→ **YOUR TASK**:
Rewrite each of the rows below, putting "parked vehicle" wherever "parked car" occurs and leaving everything else unchanged.
-- START ENTRIES PROVIDED --
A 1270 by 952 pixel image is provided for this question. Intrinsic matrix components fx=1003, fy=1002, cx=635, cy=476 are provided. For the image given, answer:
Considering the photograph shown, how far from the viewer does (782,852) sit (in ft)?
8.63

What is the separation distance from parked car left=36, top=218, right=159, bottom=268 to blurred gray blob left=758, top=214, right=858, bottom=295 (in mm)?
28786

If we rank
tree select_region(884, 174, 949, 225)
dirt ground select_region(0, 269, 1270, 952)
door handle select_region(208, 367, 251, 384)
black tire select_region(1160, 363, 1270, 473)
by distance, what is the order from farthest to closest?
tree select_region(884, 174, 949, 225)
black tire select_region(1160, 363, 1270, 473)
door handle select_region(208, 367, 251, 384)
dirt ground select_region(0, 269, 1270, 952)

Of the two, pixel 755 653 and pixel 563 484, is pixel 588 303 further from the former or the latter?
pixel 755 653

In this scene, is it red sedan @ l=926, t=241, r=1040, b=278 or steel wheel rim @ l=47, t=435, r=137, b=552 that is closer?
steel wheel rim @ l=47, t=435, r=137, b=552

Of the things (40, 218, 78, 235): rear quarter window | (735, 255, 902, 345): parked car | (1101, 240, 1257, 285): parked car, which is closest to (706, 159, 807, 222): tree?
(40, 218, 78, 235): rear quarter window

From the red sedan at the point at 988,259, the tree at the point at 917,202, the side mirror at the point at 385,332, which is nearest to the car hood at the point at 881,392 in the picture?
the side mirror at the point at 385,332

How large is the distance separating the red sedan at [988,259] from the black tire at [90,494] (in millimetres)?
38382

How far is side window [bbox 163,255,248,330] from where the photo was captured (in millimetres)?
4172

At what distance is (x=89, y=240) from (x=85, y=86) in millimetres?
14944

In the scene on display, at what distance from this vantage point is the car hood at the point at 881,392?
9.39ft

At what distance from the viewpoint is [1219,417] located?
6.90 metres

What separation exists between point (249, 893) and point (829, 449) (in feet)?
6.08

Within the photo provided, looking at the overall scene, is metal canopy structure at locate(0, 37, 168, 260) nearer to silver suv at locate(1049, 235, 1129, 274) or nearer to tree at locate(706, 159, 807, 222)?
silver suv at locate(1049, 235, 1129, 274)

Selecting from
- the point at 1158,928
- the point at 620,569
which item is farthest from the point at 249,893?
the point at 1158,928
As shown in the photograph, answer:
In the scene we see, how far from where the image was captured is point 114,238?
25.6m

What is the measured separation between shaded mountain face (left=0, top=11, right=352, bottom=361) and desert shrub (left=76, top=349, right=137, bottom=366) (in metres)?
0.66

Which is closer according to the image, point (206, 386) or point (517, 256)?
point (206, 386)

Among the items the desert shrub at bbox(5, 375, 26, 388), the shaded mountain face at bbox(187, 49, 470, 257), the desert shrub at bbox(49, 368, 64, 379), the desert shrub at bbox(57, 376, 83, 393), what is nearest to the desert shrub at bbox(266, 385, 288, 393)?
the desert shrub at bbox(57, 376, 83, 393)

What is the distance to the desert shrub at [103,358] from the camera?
-- END ENTRIES PROVIDED --
→ **ANSWER FOR THE TASK**:
A 1270 by 952 pixel image is provided for this question. Intrinsic matrix components fx=1003, fy=1002, cx=635, cy=476 are provided. For the image given, answer:
Considering the photograph shown, how far from the viewer does (782,852) sit (in ft)?
8.63

What is the separation distance from parked vehicle left=36, top=218, right=159, bottom=268 to blurred gray blob left=758, top=214, right=858, bottom=295 (in mm)?
28786

If we rank
tree select_region(884, 174, 949, 225)
dirt ground select_region(0, 269, 1270, 952)
door handle select_region(208, 367, 251, 384)
black tire select_region(1160, 363, 1270, 473)
by distance, what is the order from farthest to closest?
tree select_region(884, 174, 949, 225)
black tire select_region(1160, 363, 1270, 473)
door handle select_region(208, 367, 251, 384)
dirt ground select_region(0, 269, 1270, 952)

Of the two, pixel 755 653 and pixel 563 484, is pixel 588 303 further from the former or the latter?
pixel 755 653

In this scene, is it red sedan @ l=926, t=241, r=1040, b=278 or steel wheel rim @ l=47, t=435, r=137, b=552 that is closer?
steel wheel rim @ l=47, t=435, r=137, b=552

Of the things (40, 218, 78, 235): rear quarter window | (735, 255, 902, 345): parked vehicle | (1101, 240, 1257, 285): parked vehicle, which is closest to (706, 159, 807, 222): tree?
(40, 218, 78, 235): rear quarter window

From the red sedan at the point at 988,259, the tree at the point at 917,202, the side mirror at the point at 385,332, which is nearest to the car hood at the point at 881,392 in the picture?
the side mirror at the point at 385,332

How large is the distance separating the red sedan at [988,259] from the black tire at [90,494] (in millimetres)?
38382

How far is side window [bbox 163,255,248,330] from where the photo was captured (in millimetres)?
4172

At what distance is (x=89, y=240) from (x=85, y=86) in millimetres?
14944

In the scene on display, at what distance from this vantage point is the car hood at the point at 881,392?
9.39ft

At what distance from the viewpoint is [1219,417] located?
6.90 metres

What separation exists between point (249, 893) and point (829, 449) (in feet)?
6.08

Within the photo provided, looking at the overall scene, is metal canopy structure at locate(0, 37, 168, 260) nearer to silver suv at locate(1049, 235, 1129, 274) or nearer to tree at locate(706, 159, 807, 222)?
silver suv at locate(1049, 235, 1129, 274)

Selecting from
- the point at 1158,928
- the point at 620,569
which item is farthest from the point at 249,893?
the point at 1158,928
As shown in the photograph, answer:
In the scene we see, how far from where the image was captured is point 114,238?
25.6m

What is the measured separation between shaded mountain face (left=0, top=11, right=352, bottom=361) and desert shrub (left=76, top=349, right=137, bottom=366) (in metres)?
0.66

Which is closer according to the image, point (206, 386) or point (517, 256)?
point (206, 386)

Among the items the desert shrub at bbox(5, 375, 26, 388), the shaded mountain face at bbox(187, 49, 470, 257), the desert shrub at bbox(49, 368, 64, 379), the desert shrub at bbox(57, 376, 83, 393), what is nearest to the desert shrub at bbox(266, 385, 288, 393)?
the desert shrub at bbox(57, 376, 83, 393)

What is the distance to the desert shrub at [103,358] from the camera?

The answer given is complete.